TASK LIST:
1. Reproduce the passage of the journal entry on Manco Inca that begins with the words "And then Manco Inka, son" and ends with "that inhabited them.".
2. In the journal entry on Manco Inca, who is named as the founder of the empire?
3. Extend the journal entry on Manco Inca's withdrawal from Cuzco, picking up after its final sentence.

SELECTED EXCERPT:
::::

Tuesday, August 28, 2012

By the Cathedral, Cuzco, 2012




MANCO INCA:  "If by chance they make you worship what they worship, which are some painted sheets... do not obey. Instead... when you cannot resist any longer, go through the motions when you are before them, but on the side don't forget our ceremonies. And if they tell you to destroy your huacas, and force you to do so, show them what you must and hide the rest - for that will give me great pleasure."

PHOTOGRAPHER'S JOURNAL, "Cuzco, part 10":  And so Manco, when he heard the news that his best general, Quizo Yupanqui had been killed and the forces routed, was probably looking toward Cuzco, 30 miles away, where Inca armies still maintained a blockade around fewer than 200 Spaniards, including two of Pizarro's brothers. Secure in Ollantaytambo, he must still have been looking toward Cuzco when the messenger arrived to tell him that Pizarro's partner, Almagro and his men, had just returned from chasing wild geese in Chile and were heading his way. And then came two more messengers, the first from Almagro seeking an alliance with Manco against Pizarro, and then one from Pizarro seeking an alliance against Almagro, and Manco had learned and rejected them both before the two Spanish armies clashed in Cuzco.

From the safety of Ollantaytambo, where he had already once defeated the Spanish cavalry by flooding the lowlands and ambushing their mired horses, Manco gathered an assembly of chiefs. A transcript of what he told them, by his son Tito Cusi exists. By then he was probably looking beyond Cuzco, as he sent them back to their villages and their farms, said he would be in touch, and hoped they would obey Tito Cusi.

And then Manco Inka, son of Inti, the sun, turned his back on Cuzco, his childhood home, inherited home of his ancestors, center of his empire now abdicated, turned his back on the ranges of snow capped peaks and fertile valleys and the subjects and gods that inhabited them.  

The hastily assembled, royal entourage included thousands attendants and guards and an elite contingent of Antis archers. There were pack-trains of llamas with provisions, porters carrying a succession of canopied litters in which rode Manco and his wives and concubines, and other nobility and the sacred mummified bodies of each of his ancestors back to his great grandfather, Pachacuti, founder of the empire. And the litters of each of the nobles and wives and mummies were accompanied by attendants whose job it was to fan the air and keep away flies.

And the caravan faced east toward the interior of the Amazon Jungle, to Antisuyo, land of the bow-wielding Antis, the one quarter of his empire where the Spanish would not follow, an unfamiliar place of thick and endless vegetation and vine-swinging monkeys, where, we are told, Manco conceived the basic principles of guerrilla warfare.  The year was 1537.

::::

SUPPLIED DATA:
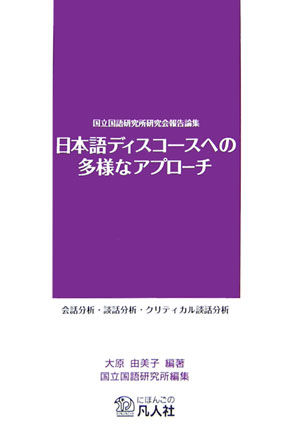 日本語ディスコースへの多様なアプローチ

::::

EXPECTED RESULTS:
1.
And then Manco Inka, son of Inti, the sun, turned his back on Cuzco, his childhood home, inherited home of his ancestors, center of his empire now abdicated, turned his back on the ranges of snow capped peaks and fertile valleys and the subjects and gods that inhabited them.

2. Pachacuti, Manco's great grandfather.

3.
Monday, August 27, 2012

Polleria, Cuzco, 2012



PHOTOGRAPHER'S JOURNAL, "Cuzco, part 9": So, three days after the start of the siege of Cuzco, after the Spanish had built rude ladders and mounted a secret, bloody, night-time assault on Saqsayhuayman, catching the Inca army asleep and successfully battling to the top of the highest terraces, there finally dislodging Manco's fighters from the strategic fortress, the siege of Cuzco attained a stalemate.  Manco withdrew himself to Ollantaytambo where defenses were even stronger than at Saqsayhuayman, commanding his generals to continue the assault on Cuzco, and he sent his best general, Quizo Yupanqui, to watch the valleys between Lima and Cuzco to intercept and destropy any reinforcements that might try to get through. 

Quizo understood that the only way to win against the Spanish was to trap them from above.  Three times Francisco Pizarro sent battalions to help in Cuzco, and three times they were demolished by boulders hurled from steep cliffs in carefully planned traps, crushing men, horses, armor and all, until there were no battalions for Pizarro to send. All might have yet gone well for the Incas had Manco not ordered Quizo to wipe out the tiny new settlement of Lima in the flatlands. In the surviving accounts, Quizo charged hard riding in a litter carried by soldiers at the head of his army, and he was one of the first to die.

Sunday, August 26, 2012

Above Cuzco




PHOTOGRAPHER'S JOURNAL, "Cuzco, part 8": Cuzco sits at 11,000 feet in a highland plain surrounded by mountains. If one controls the mountains, one can control all access to the plain and the city.   Manco's siege caught the Spanish divided with Francisco Pizarro and half the forces far away in Lima establishing a new city. Pizarro's brothers were in charge in Cuzco with diminished forces. Saqsayhuayman was not only important because of its proximity to the city, but because prevented the Spaniards in Cuzco from slipping a messenger through to Lima to call for reinforcements.

The Incas might control Cuzco today if it hadn't been their custom when sunset came to stop fighting. The year was 1536. Machiavelli had been dead just nine years in Europe.

Thursday, August 23, 2012

Siege of Saqsayhuayman



Sancho de la Hoz (quoted from Last Days of the Incas by Kim MacQuarrie):  
"On the side of Saqsayhuayman that is less steep are three walls, one above the other. The most beautiful thing that can be seen among the buildings of that land are these walls, because they are of stones so large that no one who sees them would say that they have been placed there by human hands, for they are as large as chunks of mountains, and they have a height of thirty palms [twenty-one feet) and a length of as many more. These walls twist in such a way that if they are bombarded with cannons it is impossible to do so from directly in front, but only obliquely.  The whole fortress was a warehouse of weapons, clubs, lances, bows, axes, shields, vests thickly padded with cotton, and other weapons of various sort gathered from every corner of the realm that was subject to the Inca lords."


PHOTOGRAPHER'S JOURNAL, "Cuzco," part 7:  The siege of Cuzco was directed from Saqsayhuaman, high above the burning city. Its strategic location was critical for the noose that Manco was drawing around the Spanish forces. As Manco's armies closed in on the city, they pushed the Spanish toward the plaza beneath Saqsayhuaman. From above Manco launched punishing raids down the hillside which gave his forces the advantage of height.

So long as Manco remained in control of Saqsayhuayman, the foreigners were doomed.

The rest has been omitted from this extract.